* DOCUMENT TEXT *
When you see the 72-year-old guy with the helmet in one corner of the rink, and the puke bucket in the other, you understand.

When you see the faded signs on the rusted mills and the soot-stained smokestacks, you understand.

When you meet the father, a mechanic, and the mother, a waitress, you understand.

Bryan Berard
Berard laced them up for the Rangers last season.

Bryan Berard turned down a guaranteed $6.5 million insurance payment to lace up his skates in an NHL rink for a fraction of that. A man who grew up expecting to win All-Star honors and Stanley Cups now wants simply to have his name on a playoff stat sheet. The decision cost Berard his life savings, and maybe much more if he's not careful. But when you visit the place Berard grew up -- a Rhode Island town where nothing shines brighter than the edge of a skate blade -- you understand.

Boys from Woonsocket either play hockey at prestigious Mount St. Charles Academy or hope to find a service industry job somewhere after they graduate. Bryan Berard was one of the lucky ones. "The Mount" produced NHLers Brian Lawton, Mathieu Schneider, Keith Carney, Garth Snow, Brian Boucher and Jeff Jillson. Under Bill Belisle -- the winningest prep hockey coach of all time -- the Mounties have won 25 straight state titles. Bryan Berard was perhaps the school's most talented player ever.

* MATERIAL SUPPLIED *
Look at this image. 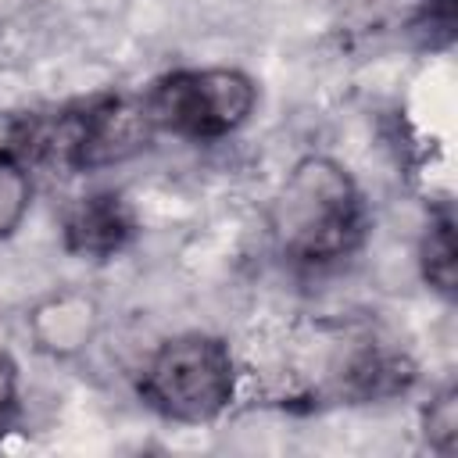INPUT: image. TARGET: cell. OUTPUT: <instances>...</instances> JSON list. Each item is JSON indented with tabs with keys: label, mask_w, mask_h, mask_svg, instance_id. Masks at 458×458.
Instances as JSON below:
<instances>
[{
	"label": "cell",
	"mask_w": 458,
	"mask_h": 458,
	"mask_svg": "<svg viewBox=\"0 0 458 458\" xmlns=\"http://www.w3.org/2000/svg\"><path fill=\"white\" fill-rule=\"evenodd\" d=\"M140 397L168 422L208 426L236 401V358L211 333L168 336L140 372Z\"/></svg>",
	"instance_id": "cell-2"
},
{
	"label": "cell",
	"mask_w": 458,
	"mask_h": 458,
	"mask_svg": "<svg viewBox=\"0 0 458 458\" xmlns=\"http://www.w3.org/2000/svg\"><path fill=\"white\" fill-rule=\"evenodd\" d=\"M365 197L351 172L322 154L301 157L268 211V229L297 265H333L347 258L365 236Z\"/></svg>",
	"instance_id": "cell-1"
},
{
	"label": "cell",
	"mask_w": 458,
	"mask_h": 458,
	"mask_svg": "<svg viewBox=\"0 0 458 458\" xmlns=\"http://www.w3.org/2000/svg\"><path fill=\"white\" fill-rule=\"evenodd\" d=\"M100 322H104V311H100V301L93 293L75 290V286H61V290L43 293L29 308L25 333L39 354L75 358L97 340Z\"/></svg>",
	"instance_id": "cell-6"
},
{
	"label": "cell",
	"mask_w": 458,
	"mask_h": 458,
	"mask_svg": "<svg viewBox=\"0 0 458 458\" xmlns=\"http://www.w3.org/2000/svg\"><path fill=\"white\" fill-rule=\"evenodd\" d=\"M157 132L211 143L243 129L258 107V82L240 68H179L143 97Z\"/></svg>",
	"instance_id": "cell-3"
},
{
	"label": "cell",
	"mask_w": 458,
	"mask_h": 458,
	"mask_svg": "<svg viewBox=\"0 0 458 458\" xmlns=\"http://www.w3.org/2000/svg\"><path fill=\"white\" fill-rule=\"evenodd\" d=\"M68 172H97L107 165H122L143 154L157 136L147 100L129 93H104L89 104L68 107Z\"/></svg>",
	"instance_id": "cell-4"
},
{
	"label": "cell",
	"mask_w": 458,
	"mask_h": 458,
	"mask_svg": "<svg viewBox=\"0 0 458 458\" xmlns=\"http://www.w3.org/2000/svg\"><path fill=\"white\" fill-rule=\"evenodd\" d=\"M419 272L429 290L440 297H454L458 286V250H454V215L440 208L429 215V225L419 240Z\"/></svg>",
	"instance_id": "cell-8"
},
{
	"label": "cell",
	"mask_w": 458,
	"mask_h": 458,
	"mask_svg": "<svg viewBox=\"0 0 458 458\" xmlns=\"http://www.w3.org/2000/svg\"><path fill=\"white\" fill-rule=\"evenodd\" d=\"M419 379V365L411 354L394 347H369L347 361L340 372V394L351 404H379L408 394Z\"/></svg>",
	"instance_id": "cell-7"
},
{
	"label": "cell",
	"mask_w": 458,
	"mask_h": 458,
	"mask_svg": "<svg viewBox=\"0 0 458 458\" xmlns=\"http://www.w3.org/2000/svg\"><path fill=\"white\" fill-rule=\"evenodd\" d=\"M29 208H32V172L11 150H0V240L21 229Z\"/></svg>",
	"instance_id": "cell-9"
},
{
	"label": "cell",
	"mask_w": 458,
	"mask_h": 458,
	"mask_svg": "<svg viewBox=\"0 0 458 458\" xmlns=\"http://www.w3.org/2000/svg\"><path fill=\"white\" fill-rule=\"evenodd\" d=\"M32 7V0H0V25L14 21L18 14H25Z\"/></svg>",
	"instance_id": "cell-12"
},
{
	"label": "cell",
	"mask_w": 458,
	"mask_h": 458,
	"mask_svg": "<svg viewBox=\"0 0 458 458\" xmlns=\"http://www.w3.org/2000/svg\"><path fill=\"white\" fill-rule=\"evenodd\" d=\"M18 411V365L0 351V433Z\"/></svg>",
	"instance_id": "cell-11"
},
{
	"label": "cell",
	"mask_w": 458,
	"mask_h": 458,
	"mask_svg": "<svg viewBox=\"0 0 458 458\" xmlns=\"http://www.w3.org/2000/svg\"><path fill=\"white\" fill-rule=\"evenodd\" d=\"M422 440L433 454L451 458L458 447V386L447 383L422 408Z\"/></svg>",
	"instance_id": "cell-10"
},
{
	"label": "cell",
	"mask_w": 458,
	"mask_h": 458,
	"mask_svg": "<svg viewBox=\"0 0 458 458\" xmlns=\"http://www.w3.org/2000/svg\"><path fill=\"white\" fill-rule=\"evenodd\" d=\"M140 233L132 204L118 190H93L68 204L61 218V243L82 261L118 258Z\"/></svg>",
	"instance_id": "cell-5"
}]
</instances>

* WHAT YOU WILL DO *
1. In the article about Bryan Berard, how many straight state titles have the Mounties won under Bill Belisle?
2. Using the article about Bryan Berard, mark each statement yes or no and quote the words of the article that settle it: (a) Berard accepted a guaranteed $6.5 million insurance payment. (b) Berard's father works as a mechanic. (c) Berard played for the Bruins last season.

* RESPONSES IN ORDER *
1. 25 straight state titles.

2.
(a) No: "Bryan Berard turned down a guaranteed $6.5 million insurance payment"
(b) Yes: "the father, a mechanic"
(c) No: "Berard laced them up for the Rangers last season."